**EXERCISE REQUIREMENTS**
Copy the listing below word for word, starting at the line that contains "Which do you" and ending at the line that contains "pixel 498 174 →", with both of those lines included. Leave the pictures out of your answer.
## Begin TASK INPUT
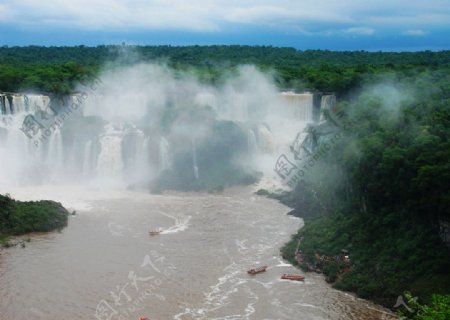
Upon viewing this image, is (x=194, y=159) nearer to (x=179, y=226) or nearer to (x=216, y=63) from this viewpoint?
(x=179, y=226)

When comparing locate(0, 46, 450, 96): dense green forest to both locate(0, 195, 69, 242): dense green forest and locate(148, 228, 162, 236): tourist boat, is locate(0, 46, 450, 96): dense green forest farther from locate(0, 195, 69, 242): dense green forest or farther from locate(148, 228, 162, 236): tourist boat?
locate(148, 228, 162, 236): tourist boat

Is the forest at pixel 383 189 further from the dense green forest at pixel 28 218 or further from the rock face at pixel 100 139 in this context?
the rock face at pixel 100 139

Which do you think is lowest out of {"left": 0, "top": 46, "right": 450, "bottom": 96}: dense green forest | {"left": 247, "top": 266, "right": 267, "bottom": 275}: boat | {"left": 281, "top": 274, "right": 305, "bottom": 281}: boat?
{"left": 281, "top": 274, "right": 305, "bottom": 281}: boat

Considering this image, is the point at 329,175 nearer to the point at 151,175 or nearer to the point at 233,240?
the point at 233,240

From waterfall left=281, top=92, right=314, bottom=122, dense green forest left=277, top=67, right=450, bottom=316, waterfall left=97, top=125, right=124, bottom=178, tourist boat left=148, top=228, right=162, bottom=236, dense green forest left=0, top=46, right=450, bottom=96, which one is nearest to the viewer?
dense green forest left=277, top=67, right=450, bottom=316

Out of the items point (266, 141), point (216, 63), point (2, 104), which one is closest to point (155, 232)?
point (266, 141)

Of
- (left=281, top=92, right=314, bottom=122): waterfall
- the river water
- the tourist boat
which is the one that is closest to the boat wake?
the river water

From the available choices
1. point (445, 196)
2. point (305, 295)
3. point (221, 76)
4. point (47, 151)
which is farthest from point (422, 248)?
point (221, 76)
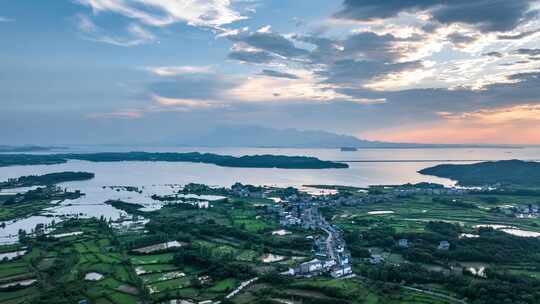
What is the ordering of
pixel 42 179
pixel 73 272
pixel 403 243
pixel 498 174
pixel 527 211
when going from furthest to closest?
pixel 498 174 → pixel 42 179 → pixel 527 211 → pixel 403 243 → pixel 73 272

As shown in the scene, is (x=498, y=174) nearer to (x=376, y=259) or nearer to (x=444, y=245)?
(x=444, y=245)

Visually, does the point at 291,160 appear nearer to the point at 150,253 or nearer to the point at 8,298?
the point at 150,253

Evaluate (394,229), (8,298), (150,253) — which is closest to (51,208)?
(150,253)

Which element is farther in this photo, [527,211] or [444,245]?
[527,211]

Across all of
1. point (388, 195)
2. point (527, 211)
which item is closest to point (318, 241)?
point (527, 211)

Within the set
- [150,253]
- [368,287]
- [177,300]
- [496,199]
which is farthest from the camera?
[496,199]

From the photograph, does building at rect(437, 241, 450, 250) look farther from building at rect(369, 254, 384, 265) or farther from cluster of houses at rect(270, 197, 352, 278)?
cluster of houses at rect(270, 197, 352, 278)

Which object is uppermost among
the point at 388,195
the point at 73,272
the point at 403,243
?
the point at 388,195
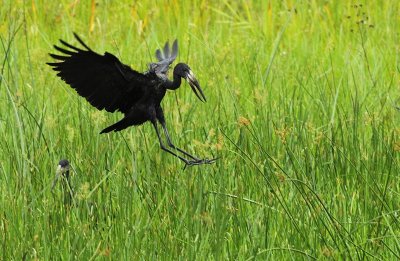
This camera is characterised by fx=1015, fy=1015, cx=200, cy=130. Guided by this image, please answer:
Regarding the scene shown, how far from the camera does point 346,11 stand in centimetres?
692

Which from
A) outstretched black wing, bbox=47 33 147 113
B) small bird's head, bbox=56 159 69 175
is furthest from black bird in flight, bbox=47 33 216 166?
small bird's head, bbox=56 159 69 175

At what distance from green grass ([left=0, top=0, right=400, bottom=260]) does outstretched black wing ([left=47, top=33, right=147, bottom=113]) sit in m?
0.10

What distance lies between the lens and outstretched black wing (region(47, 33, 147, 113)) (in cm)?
357

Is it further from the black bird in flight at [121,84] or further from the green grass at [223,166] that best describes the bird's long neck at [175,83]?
the green grass at [223,166]

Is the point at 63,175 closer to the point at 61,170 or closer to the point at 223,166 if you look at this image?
the point at 61,170

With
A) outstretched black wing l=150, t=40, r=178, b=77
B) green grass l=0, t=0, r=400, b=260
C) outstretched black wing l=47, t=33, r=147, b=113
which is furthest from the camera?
outstretched black wing l=150, t=40, r=178, b=77

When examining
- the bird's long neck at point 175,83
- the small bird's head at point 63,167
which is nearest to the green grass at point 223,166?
the small bird's head at point 63,167

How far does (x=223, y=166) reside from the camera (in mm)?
3709

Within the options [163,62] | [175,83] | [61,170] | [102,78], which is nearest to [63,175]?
[61,170]

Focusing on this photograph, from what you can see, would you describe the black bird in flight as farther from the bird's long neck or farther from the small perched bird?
the small perched bird

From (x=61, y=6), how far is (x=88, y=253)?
4182 mm

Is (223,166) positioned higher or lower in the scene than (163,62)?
lower

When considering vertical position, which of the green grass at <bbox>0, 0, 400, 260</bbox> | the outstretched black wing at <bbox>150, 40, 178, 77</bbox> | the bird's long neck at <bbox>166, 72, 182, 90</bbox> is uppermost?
the outstretched black wing at <bbox>150, 40, 178, 77</bbox>

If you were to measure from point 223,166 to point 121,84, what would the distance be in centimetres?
49
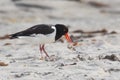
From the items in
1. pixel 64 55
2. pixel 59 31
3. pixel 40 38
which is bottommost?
pixel 64 55

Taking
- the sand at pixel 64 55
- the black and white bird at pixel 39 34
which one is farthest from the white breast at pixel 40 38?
the sand at pixel 64 55

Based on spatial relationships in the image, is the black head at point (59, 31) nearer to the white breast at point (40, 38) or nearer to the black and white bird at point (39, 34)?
the black and white bird at point (39, 34)

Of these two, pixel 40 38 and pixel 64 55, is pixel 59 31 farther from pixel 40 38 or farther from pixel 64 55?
pixel 40 38

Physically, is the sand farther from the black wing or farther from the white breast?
the black wing

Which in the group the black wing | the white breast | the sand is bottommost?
the sand

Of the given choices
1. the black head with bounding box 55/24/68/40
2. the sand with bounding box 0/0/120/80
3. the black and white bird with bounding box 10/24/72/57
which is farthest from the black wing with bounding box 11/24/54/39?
the sand with bounding box 0/0/120/80

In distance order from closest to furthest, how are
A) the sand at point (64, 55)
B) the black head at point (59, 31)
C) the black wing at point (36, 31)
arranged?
the sand at point (64, 55), the black wing at point (36, 31), the black head at point (59, 31)

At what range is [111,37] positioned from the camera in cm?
1598

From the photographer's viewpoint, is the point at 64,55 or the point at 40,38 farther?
the point at 64,55

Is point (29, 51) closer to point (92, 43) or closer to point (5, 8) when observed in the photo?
point (92, 43)

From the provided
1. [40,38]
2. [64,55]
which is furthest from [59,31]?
[40,38]

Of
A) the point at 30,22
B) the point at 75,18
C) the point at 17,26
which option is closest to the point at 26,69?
the point at 17,26

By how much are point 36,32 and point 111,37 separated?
15.6ft

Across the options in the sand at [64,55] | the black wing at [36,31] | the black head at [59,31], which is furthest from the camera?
the black head at [59,31]
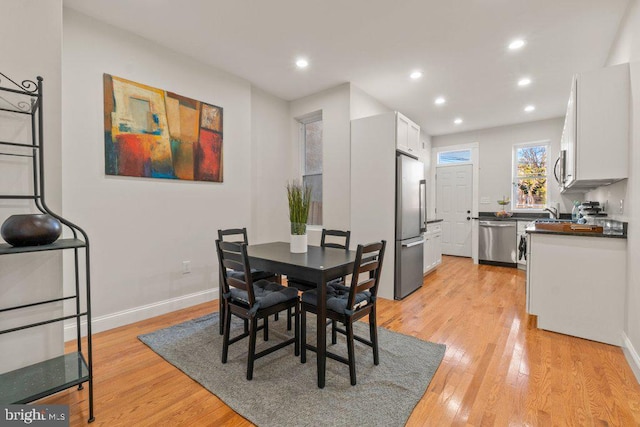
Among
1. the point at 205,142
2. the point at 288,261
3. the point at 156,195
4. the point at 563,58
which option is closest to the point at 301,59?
the point at 205,142

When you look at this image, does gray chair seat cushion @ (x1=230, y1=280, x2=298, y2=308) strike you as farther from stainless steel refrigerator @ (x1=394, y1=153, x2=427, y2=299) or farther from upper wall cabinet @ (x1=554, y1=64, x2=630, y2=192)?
upper wall cabinet @ (x1=554, y1=64, x2=630, y2=192)

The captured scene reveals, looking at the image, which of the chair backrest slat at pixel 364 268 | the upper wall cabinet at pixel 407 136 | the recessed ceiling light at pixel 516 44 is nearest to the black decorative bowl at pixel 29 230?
the chair backrest slat at pixel 364 268

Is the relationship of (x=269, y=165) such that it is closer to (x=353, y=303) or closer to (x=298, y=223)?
## End TASK INPUT
**WRITTEN SOLUTION**
Which do you think is lowest out of {"left": 0, "top": 46, "right": 450, "bottom": 96}: dense green forest | {"left": 247, "top": 266, "right": 267, "bottom": 275}: boat | {"left": 281, "top": 274, "right": 305, "bottom": 281}: boat?
{"left": 281, "top": 274, "right": 305, "bottom": 281}: boat

Considering this image, is the point at 329,175 nearer to the point at 151,175 or nearer to the point at 233,240?
the point at 233,240

From waterfall left=281, top=92, right=314, bottom=122, dense green forest left=277, top=67, right=450, bottom=316, waterfall left=97, top=125, right=124, bottom=178, tourist boat left=148, top=228, right=162, bottom=236, dense green forest left=0, top=46, right=450, bottom=96, which one is nearest to the viewer?
dense green forest left=277, top=67, right=450, bottom=316

Out of the items point (266, 141), point (216, 63), point (2, 104), which one is closest to point (155, 232)?
point (266, 141)

Of
- (left=281, top=92, right=314, bottom=122): waterfall
- the river water
- the tourist boat
which is the one that is closest to the boat wake?
the river water

From the available choices
1. point (445, 196)
2. point (305, 295)
3. point (221, 76)
4. point (47, 151)
which is farthest from point (422, 248)?
point (221, 76)
What is the ordering of
pixel 42 179
pixel 73 272
pixel 403 243
pixel 498 174
pixel 527 211
when going from furthest to closest?
pixel 498 174 → pixel 42 179 → pixel 527 211 → pixel 403 243 → pixel 73 272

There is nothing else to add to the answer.